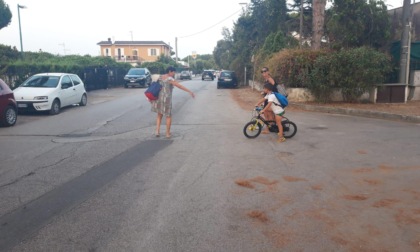 TERRACINA: BADINO, CAOS SICUREZZA STRADALE (VIDEO)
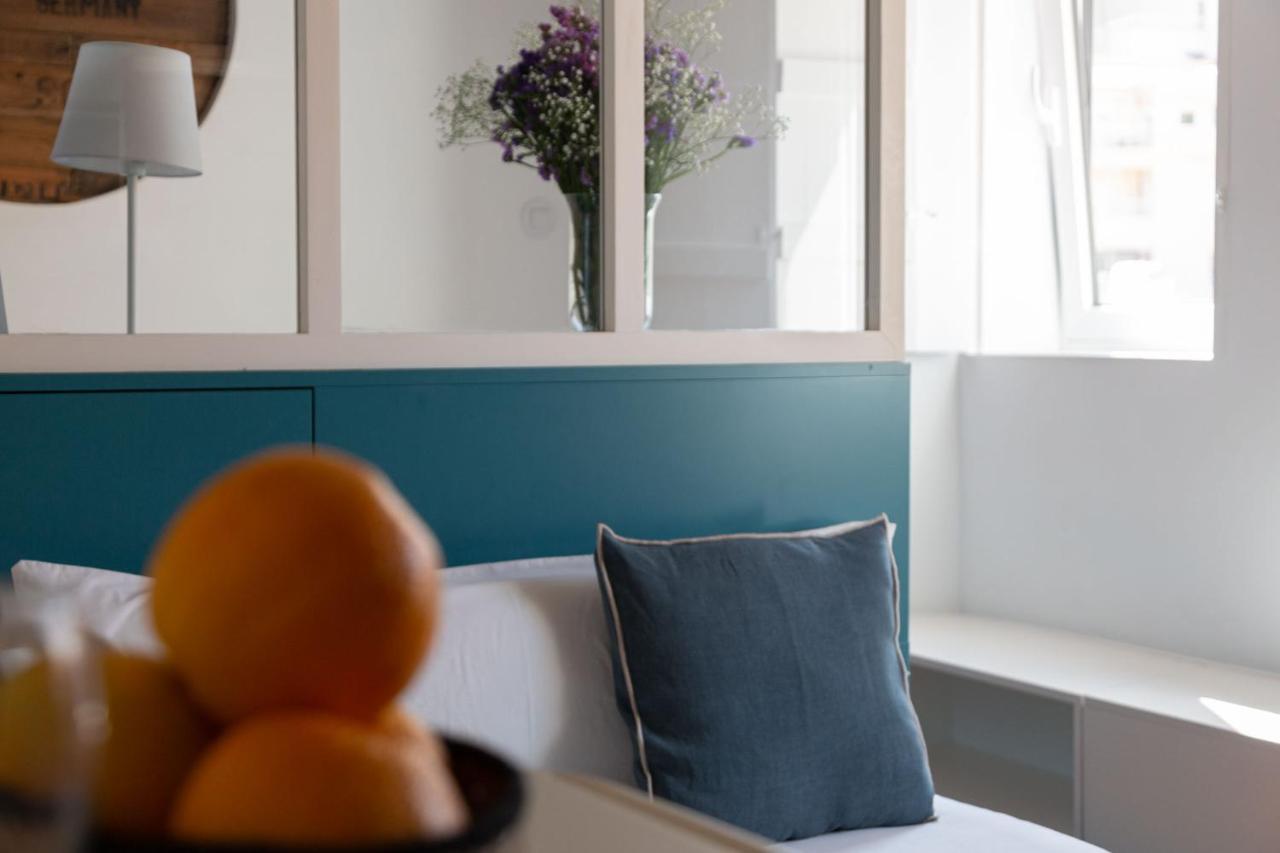 Casa Do Torel - Suites Designs Au Coeur De Lisbonne Eksteriør bilde
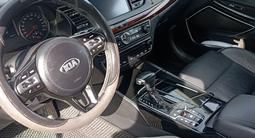 Kia K7 2016 годаүшін9 100 000 тг. в Алматы – фото 5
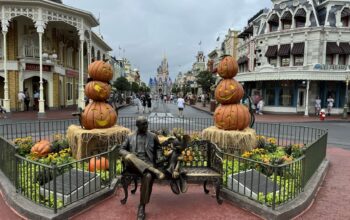 Magic Kingdom Main Street USA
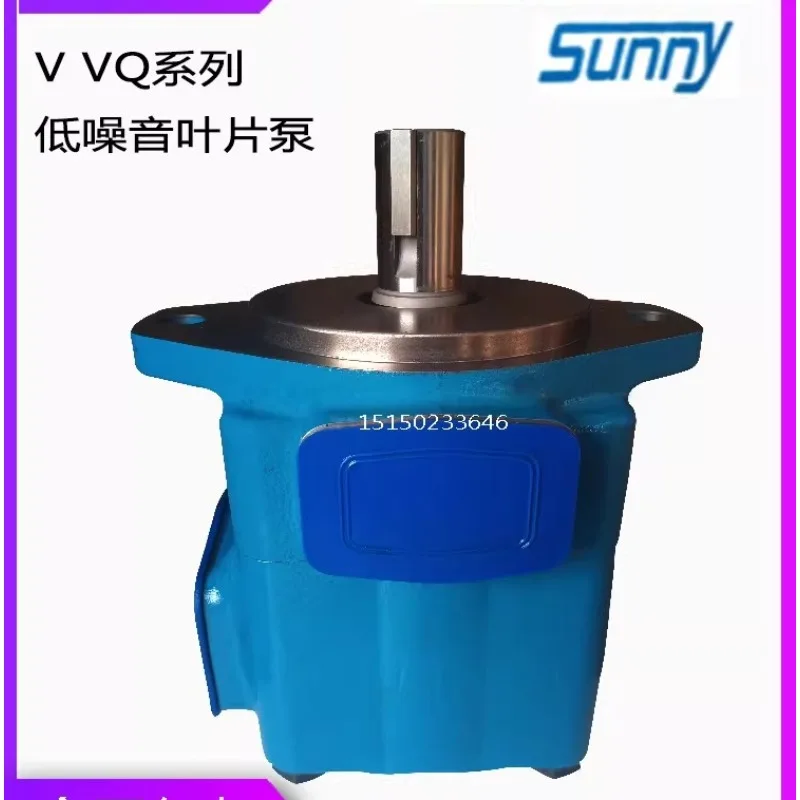 SUNNY oil pumps 20V, 25V, 35V, 45V, 2520V, 3520V, 3525V, 4525V; vane pumps.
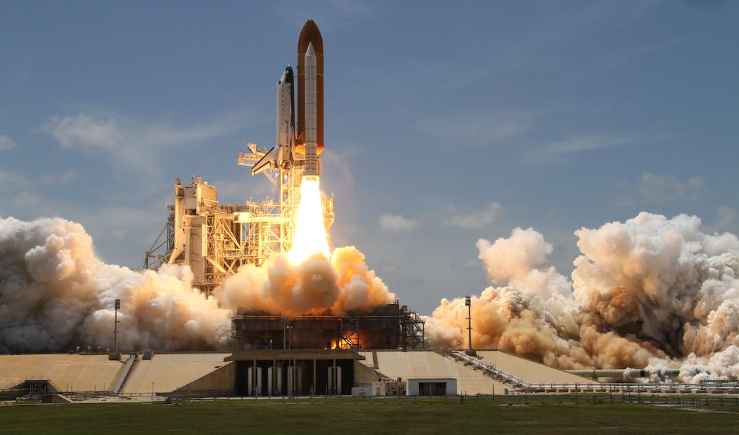 Launching pad
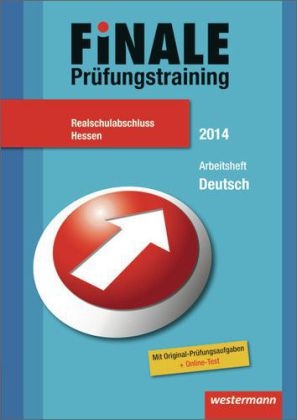 Finale - Prüfungstraining Realschulabschluss Hessen - Vito Tagliente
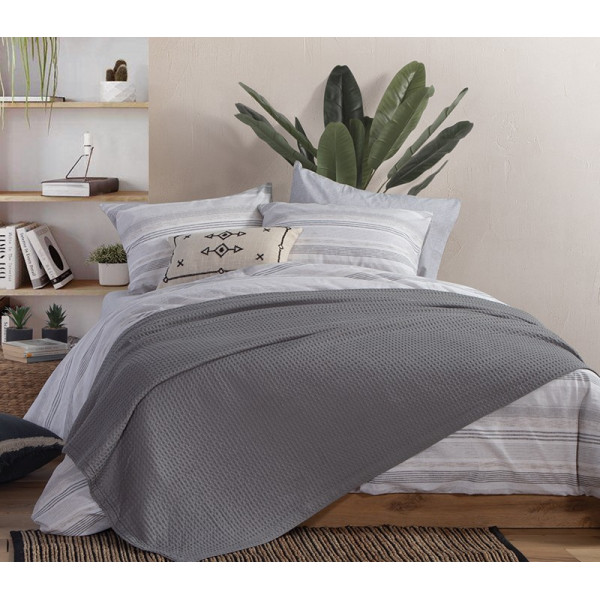 ΚΟΥΒΕΡΤΑ ΠΙΚΕ ΜΟΝΗ NEW GOLF 160X240 NEF-NEF HOMEWARE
****************
Task details -
Copy out exactly the lines that run from the line containing "Kia K7 2016" through the last line of the material, and nothing more; omit the pictures.

Task answer -
 Kia K7 2016 годаүшін9 100 000 тг. в Алматы – фото 5
 Magic Kingdom Main Street USA
 SUNNY oil pumps 20V, 25V, 35V, 45V, 2520V, 3520V, 3525V, 4525V; vane pumps.
 Launching pad
 Finale - Prüfungstraining Realschulabschluss Hessen - Vito Tagliente
 ΚΟΥΒΕΡΤΑ ΠΙΚΕ ΜΟΝΗ NEW GOLF 160X240 NEF-NEF HOMEWARE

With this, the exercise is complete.